В воздухе стойко держался зной, который обещал вскорости иссушить многотравье, превратить жнивье в серый перегной. Старики твердили, что давно не видывали такого лета, и с высоты завалинок посматривали на ребятишек, которые весело, словно стая гусей, полоскались в мутной Неглинке.
Купаться на день Аграфены нужно было с песнями, и всюду вдоль крутого берега слышалось веселье. Девки уходили подальше от парней, сбивались в белые стаи и, попрятавшись за густыми ивами, снимали с себя сарафаны и платья, оставаясь только в длинных, до пят, сорочках. Порой иной грешник тайком проследует за девками, затаится в густых зарослях и татем будет наблюдать за хороводом русалок. И если устроит он нечаянно переполох, то девкам оттого грешно и весело.
Вечером девицы сговорились идти в лес за кореньями, чтобы отобрать у них целебную силу, а еще нужно было увидеть папоротник, который на Ивана Купалу раскрывается только на мгновение, а если повезло разглядеть его цвет, то тогда откроются невиданные тайны, сделаешься богатым и способен будешь разглядеть будущее.
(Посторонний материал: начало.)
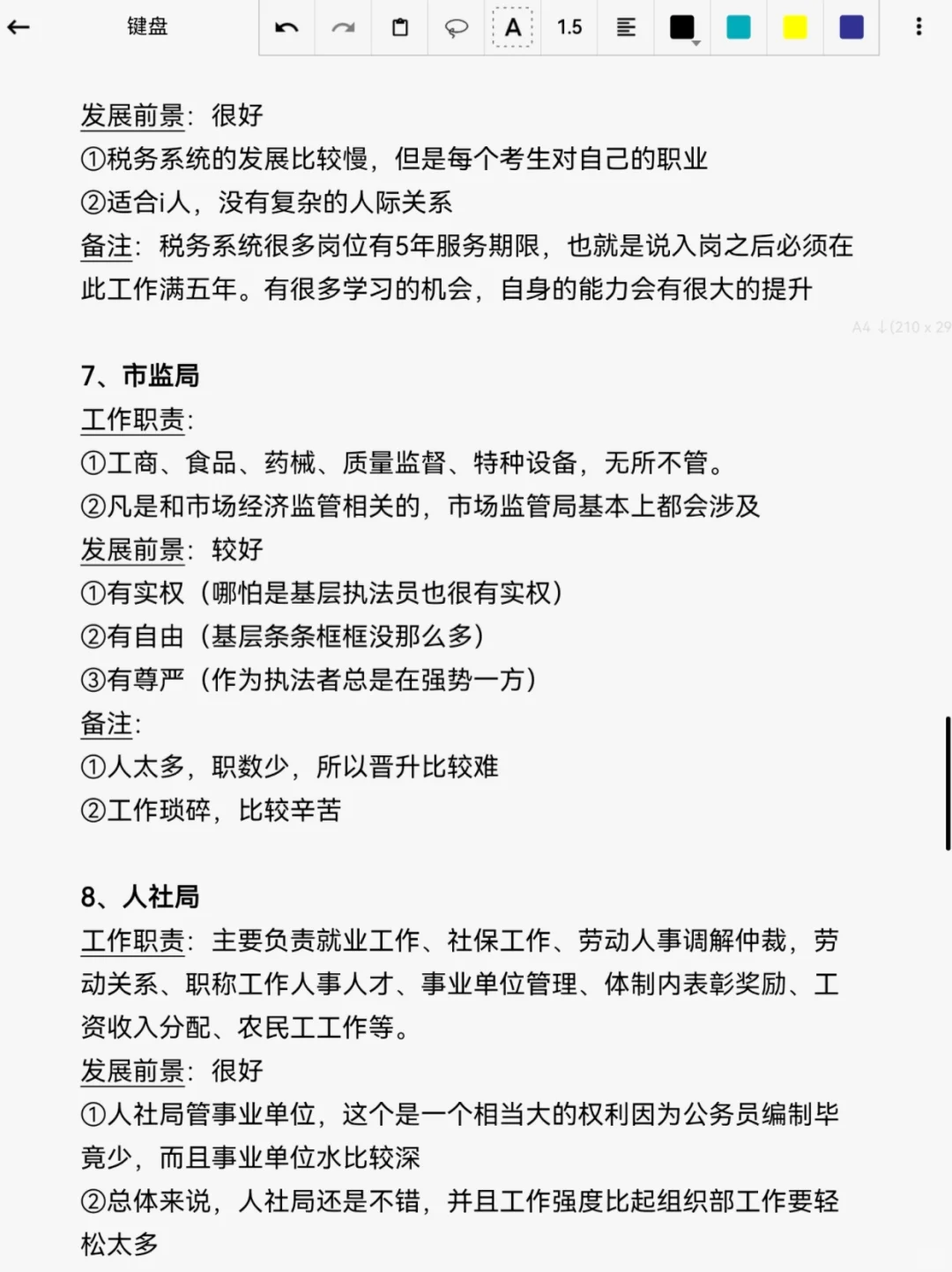 键盘

A

1.5

发展前景：很好
①税务系统的发展比较慢，但是每个考生对自己的职业
②适合i人，没有复杂的人际关系
备注：税务系统很多岗位有5年服务期限，也就是说入岗之后必须在此工作满五年。有很多学习的机会，自身的能力会有很大的提升

A4 ↓(210 x 29

7、市监局
工作职责：
①工商、食品、药械、质量监督、特种设备，无所不管。
②凡是和市场经济监管相关的，市场监管局基本上都会涉及
发展前景：较好
①有实权（哪怕是基层执法员也很有实权）
②有自由（基层条条框框没那么多）
③有尊严（作为执法者总是在强势一方）
备注：
①人太多，职数少，所以晋升比较难
②工作琐碎，比较辛苦

8、人社局
工作职责：主要负责就业工作、社保工作、劳动人事调解仲裁，劳动关系、职称工作人事人才、事业单位管理、体制内表彰奖励、工资收入分配、农民工工作等。
发展前景：很好
①人社局管事业单位，这个是一个相当大的权利因为公务员编制毕竟少，而且事业单位水比较深
②总体来说，人社局还是不错，并且工作强度比起组织部工作要轻松太多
Если чего-то не хватало в знойный липовец, так это дождя, да такого, чтобы остудил землю, иначе изойдет она жаром, а то и вовсе заполыхает алым огнем.
День Ивана Купалы явился вместе с дождем, да таким обильным, что тотчас напоил иссохшую землю, залатав ее многие трещинки, сумел разгладить шероховатую поверхность. Земля похорошела, сполна испила живой воды, но выпавшего дождя хватило еще на то, чтобы обмыть запылившийся лик и предстать на праздник не древней старухой, а девицей-красавицей. Каждый листок в лесу задышал прохладой, каждая былинка в поле окрепла, испив влаги, потянулась к солнцу.
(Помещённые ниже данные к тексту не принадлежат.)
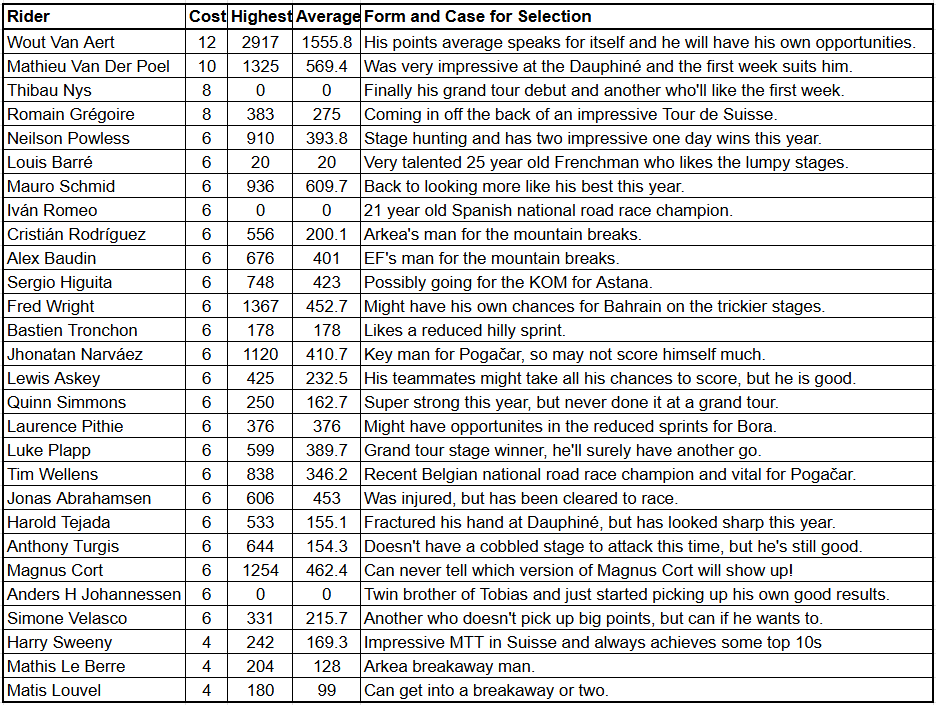 | Rider | Cost | Highest | Average | Form and Case for Selection |
|---|---|---|---|---|
| Wout Van Aert | 12 | 2917 | 1555.8 | His points average speaks for itself and he will have his own opportunities. |
| Mathieu Van Der Poel | 10 | 1325 | 569.4 | Was very impressive at the Dauphiné and the first week suits him. |
| Thibau Nys | 8 | 0 | 0 | Finally his grand tour debut and another who'll like the first week. |
| Romain Grégoire | 8 | 383 | 275 | Coming in off the back of an impressive Tour de Suisse. |
| Neilson Powless | 6 | 910 | 393.8 | Stage hunting and has two impressive one day wins this year. |
| Louis Barré | 6 | 20 | 20 | Very talented 25 year old Frenchman who likes the lumpy stages. |
| Mauro Schmid | 6 | 936 | 609.7 | Back to looking more like his best this year. |
| Iván Romeo | 6 | 0 | 0 | 21 year old Spanish national road race champion. |
| Cristián Rodríguez | 6 | 556 | 200.1 | Arkea's man for the mountain breaks. |
| Alex Baudin | 6 | 676 | 401 | EF's man for the mountain breaks. |
| Sergio Higuita | 6 | 748 | 423 | Possibly going for the KOM for Astana. |
| Fred Wright | 6 | 1367 | 452.7 | Might have his own chances for Bahrain on the trickier stages. |
| Bastien Tronchon | 6 | 178 | 178 | Likes a reduced hilly sprint. |
| Jhonatan Narváez | 6 | 1120 | 410.7 | Key man for Pogačar, so may not score himself much. |
| Lewis Askey | 6 | 425 | 232.5 | His teammates might take all his chances to score, but he is good. |
| Quinn Simmons | 6 | 250 | 162.7 | Super strong this year, but never done it at a grand tour. |
| Laurence Pithie | 6 | 376 | 376 | Might have opportunites in the reduced sprints for Bora. |
| Luke Plapp | 6 | 599 | 389.7 | Grand tour stage winner, he'll surely have another go. |
| Tim Wellens | 6 | 838 | 346.2 | Recent Belgian national road race champion and vital for Pogačar. |
| Jonas Abrahamsen | 6 | 606 | 453 | Was injured, but has been cleared to race. |
| Harold Tejada | 6 | 533 | 155.1 | Fractured his hand at Dauphiné, but has looked sharp this year. |
| Anthony Turgis | 6 | 644 | 154.3 | Doesn't have a cobbled stage to attack this time, but he's still good. |
| Magnus Cort | 6 | 1254 | 462.4 | Can never tell which version of Magnus Cort will show up! |
| Anders H Johannessen | 6 | 0 | 0 | Twin brother of Tobias and just started picking up his own good results. |
| Simone Velasco | 6 | 331 | 215.7 | Another who doesn't pick up big points, but can if he wants to. |
| Harry Sweeny | 4 | 242 | 169.3 | Impressive MTT in Suisse and always achieves some top 10s |
| Mathis Le Berre | 4 | 204 | 128 | Arkea breakaway man. |
| Matis Louvel | 4 | 180 | 99 | Can get into a breakaway or two. |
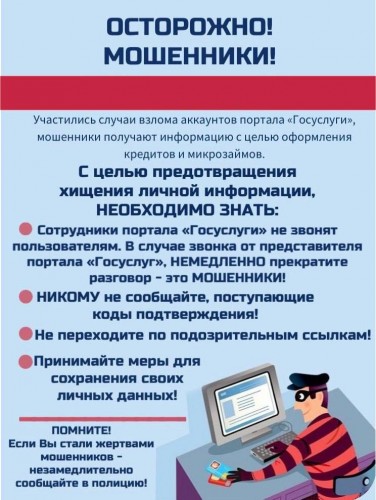 ОСТОРОЖНО!
МОШЕННИКИ!

Участились случаи взлома аккаунтов портала «Госуслуги», мошенники получают информацию с целью оформления кредитов и микрозаймов.

С целью предотвращения хищения личной информации, НЕОБХОДИМО ЗНАТЬ:

Сотрудники портала «Госуслуги» не звонят пользователям. В случае звонка от представителя портала «Госуслуг», НЕМЕДЛЕННО прекратите разговор - это МОШЕННИКИ!

НИКОМУ не сообщайте, поступающие коды подтверждения!

Не переходите по подозрительным ссылкам!

Принимайте меры для сохранения своих личных данных!

ПОМНИТЕ!
Если Вы стали жертвами мошенников - незамедлительно сообщайте в полицию!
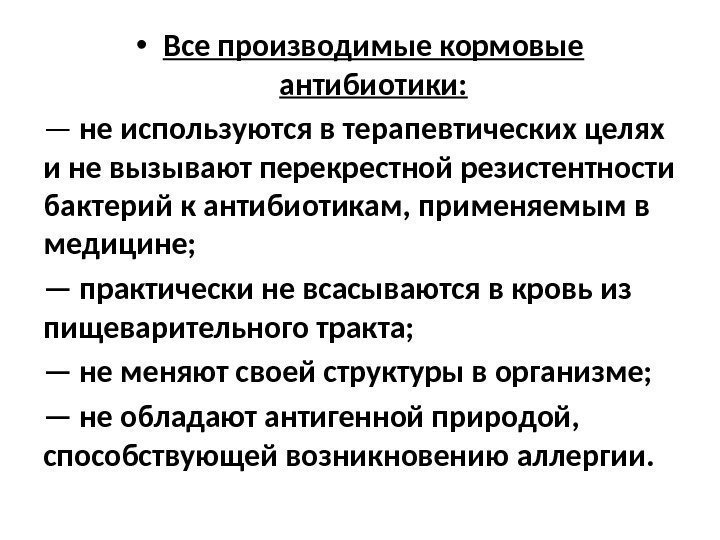 • Все производимые кормовые антибиотики:

— не используются в терапевтических целях и не вызывают перекрестной резистентности бактерий к антибиотикам, применяемым в медицине;

— практически не всасываются в кровь из пищеварительного тракта;

— не меняют своей структуры в организме;

— не обладают антигенной природой, способствующей возникновению аллергии.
Ливень застал девок в лесу, когда они с охапками сорванного папоротника возвращались в посады. Только одной из них удалось разглядеть папоротниковый цвет, распускавшийся раз в год на мгновение для того, чтобы приоткрыть девице свою тайну. Гром, прозвучавший предостережением, когда тонкая девичья рука потянулась к белому цвету, заставил многих застыть в суеверном страхе перед весельчаком Купалой. Так и стояли бы они посреди большой поляны, скованные страхом и неведомым предчувствием, если бы не разверзнулось небо и не обрушило на смельчаков потоки стылой воды. Вызовом самому Купале казалась девичья ладонь, дерзко сжимавшая белый цвет.
Следующий день был не по-утреннему душен, в если бы не капли, которые затаились во впадинках листьев, могло показаться, что дождя не было совсем.
34
Речь идет о празднике летнего солнцестояния у восточных славян.